Figure 6. Monoubiquitinated Rpn10 shows an inactive UIM and decreases the proteolytic activity of the proteasome

(A) Binding assay of Rpn10 and mUb-Rpn10 to a fraction of endogenous HIS-ubiquitin conjugates (see Figure S5A and supplemental data) immobilized on Ni-NTA beads (lane 1). Liquid phase inputs include unmodified Rpn10, as a control (lane 3), and a monoubiquitination reaction sample (mUb reaction), which contains both unmodified Rpn10 and mUb-Rpn10 (Rpn10-Ub₁) (lane 4). Bound material is shown in lanes 5 and 6. (B) Binding assay of Rpn10 and C-terminal ubiquitin fusions (Rpn10-Ub and Rpn10-Ub^I44A), immobilized in beads (lanes 1 to 4), to a fraction of endogenous HIS-ubiquitin conjugates (input, lane 5). Bound material was eluted and analyzed by HIS western blotting (lanes 6 to 9). (C) Binding assay of unmodified and mUb-Rpn10 (wild-type and K84only mutant), Rpn10-Ub and Rpn10-Ub^I44A to unanchored polyubiquitin chains immobilized in beads (lane 1). Input and bound material are shown for each sample (lanes 3 to 12). A control of Rpn10 binding to empty beads is included in lane 2. A longer film exposure is shown for lanes 5 to 8. (D) Reaction of Rpn10 monoubiquitination in vitro using wild-type ubiquitin and I44A mutant. (E) Time-course degradation assays in vitro with proteasomes deficient in Rpn10, equimolar amounts of Rpn10 forms and ubiquitinated cyclin B. Points at indicated times were taken and analyzed by anti cyclin B, Rpn10 and Rpn12 western blotting. (F) Rpn10-Ub binding to rpn10Δ proteasomes. GST-Rpn10, GST-Rpn10-Ub and GST-Rpn10-Ub^I44A were immobilized to beads and proteasomes were applied as the soluble phase. (G) Rescue of Rpn10 function by Rpn10-Ub forms, including Rpn10, Rpn10-Ub and Rpn10-Ub^I44A expressed from a vector. The assay was performed as in figure 5F. Levels of protein expression are shown in Figure S5D.

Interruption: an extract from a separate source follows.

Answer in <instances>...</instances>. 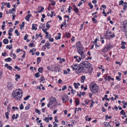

Figure 7. Monoubiquitination of Rpn10 is decreased under certain stress conditions

(A–G) Yeast cells (wild-type, rad23Δ and ubp2Δ) were grown in YPD liquid media at the described conditions. Cadmium: 200 μM, Ethyl methyl sulfoxide (EMS): 0.08%, NaCl: 500 mM. Samples were taken at indicated times, number of cells normalized and analyzed by western blotting with Rpn10 antibody.